India's wind power sector starts R&D for expanding offshore wind farms by 2019: Bonafide Research
India is planning to install offshore wind farms and for that research has already been started. FOWIND is a consortium that is developing plans and assessing feasibility of different sites. Tamil Nadu and Gujarat are the two most potential states having been tested for the offshore project. Tamil Nadu has been assessed and result asserts that Dhanushkodi could be the foremost site budding offshore project over there.
The consortium led by the Global Wind Energy Council (GWEC) is working on the project 'Facilitating Offshore Wind in India (FOWIND)'. Other consortium partners include the Centre for Study of Science, Technology and Policy (CSTEP), DNV GL, the Gujarat Power Corporation Limited (GPCL), and the World Institute of Sustainable Energy (WISE). The National Institute of Wind Energy (NIWE), an autonomous R&D institution under the Indian Ministry of New and Renewable Energy, is a knowledge partner to the project since June 2015. The project seeks to establish structural collaboration and knowledge sharing between the EU and India on offshore wind technology, policy and regulation and serve as a platform for promoting offshore wind research and development activities. The project focuses on the states of Gujarat and Tamil Nadu for identification of potential zones for development through preliminary resource and feasibility assessments for future offshore wind developments, as well as through techno-commercial analysis and preliminary resource assessment.
According to recently published report of Bonafide Research, "India Wind Power Market Outlook, 2022", with the recent approval of India’s offshore wind policy by the Union Cabinet in October 2015, the impetus and added incentive for offshore wind development remains very positive. This is indeed an exciting time to explore the future of offshore wind in India with the hope that Gujarat and Tamil Nadu will found useful resource in offshore wind farm development. The most promising port estate in close proximity to the proposed development zones appears to be Tuticorin. Kattupalli could have some potential for substructure and offshore substation to manufacture, but has significant access restrictions to the most favoured development zones. The FOWIND consortium’s supply chain, port infrastructure and logistics study for both Gujarat and Tamil Nadu, is a key deliverable from the project’s second year and follows on from the FOWIND pre-feasibility study reports issued in mid 2015.

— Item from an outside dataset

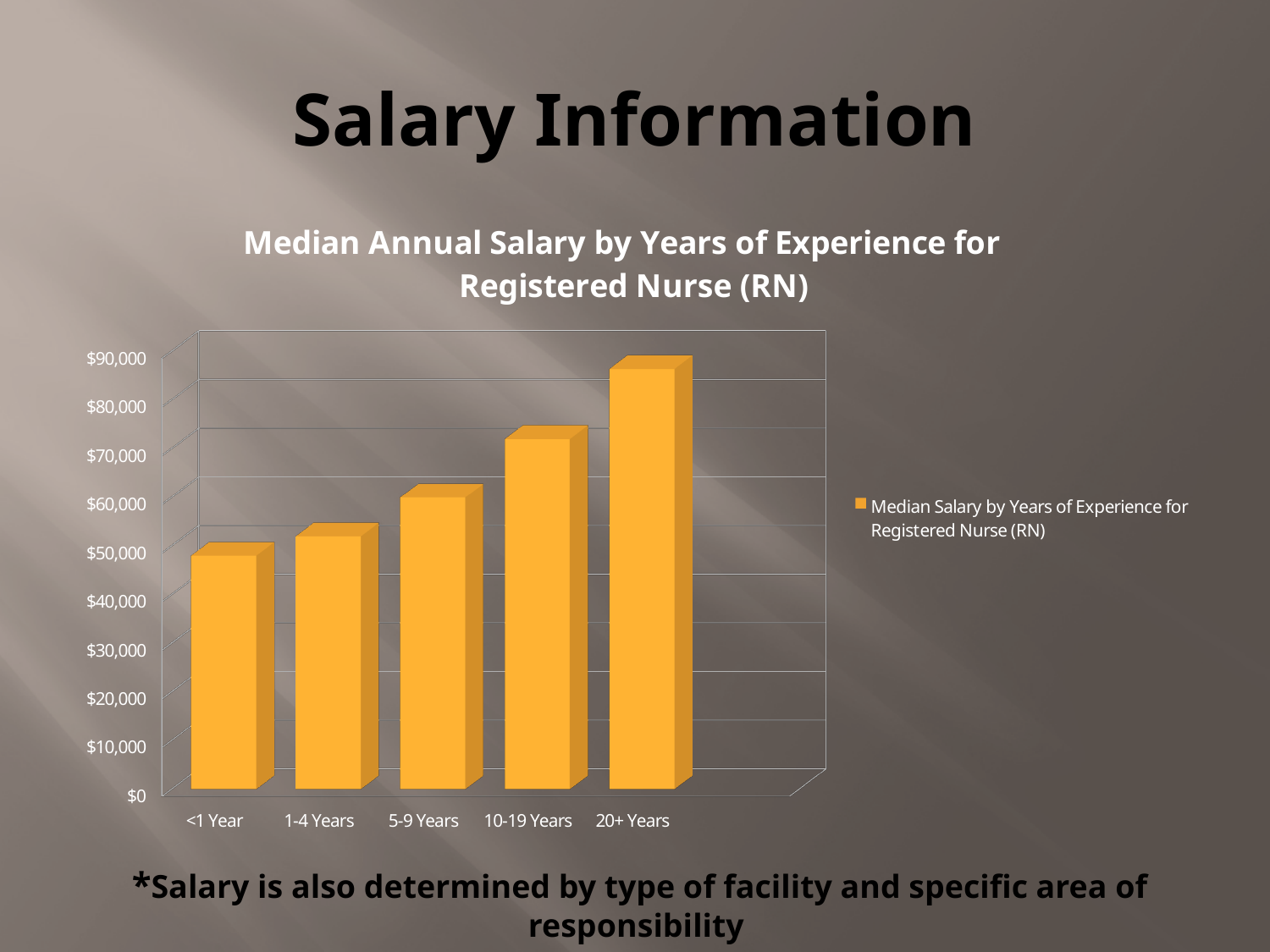
Which experience category has the highest median salary? 20+ Years What is the title of the chart? Median Annual Salary by Years of Experience for Registered Nurse (RN) Which experience category has the lowest median salary? <1 Year Is the median salary for 5-9 Years greater or less than $70,000? less How many series does the chart legend list? 1 How many experience categories are shown on the x axis of the chart? 5 Do median salaries rise or fall as years of experience increase along the x axis? rise Which has a higher median salary, 10-19 Years or 5-9 Years? 10-19 Years Is the median salary for 20+ Years greater or less than $80,000? greater What kind of chart is shown on the slide? bar chart Is the median salary for 1-4 Years greater or less than $60,000? less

Report was aimed to support key offshore wind stakeholders in India including local developers, operators, government bodies, R&D institutions, fabricators, vessels owners, port operators and wind turbine OEMs. The overarching objective was to develop further understanding of typical ports, vessels, and infrastructure and supply chain requirements for offshore wind projects. Wind is the fuel for wind farms and so a crucial element of the development and design process is undertaking a robust assessment of the wind resource. This is typically achieved through the erection of a meteorological mast (met mast) at the site, but other remote sensing techniques such as LiDAR can also be used. These devices seek to measure wind at proposed turbine hub heights and can therefore be quite large structures comprising a foundation, platform, steel lattice met mast, access facilities as well as the measuring sensors. Meteorological sensors track wind speed with instruments at a number of heights or via LiDAR, measuring over a range of heights with one sensor, wind direction, temperature, pressure, humidity, solar radiation and visibility.
Major companies operating in the wind power market of India are Gamesa Renewable Private Limited, GE India Industrial Private Limited, Suzlon Energy Limited, Vestas Wind Technology India Private Limited, Inox Wind Power Limited, Kenersys India Private Limited, Leitwind Shriram Manufacturing Private Limited, ReGen Powertech Private Limited, RRB Energy Limited and Wind World (India) Limited.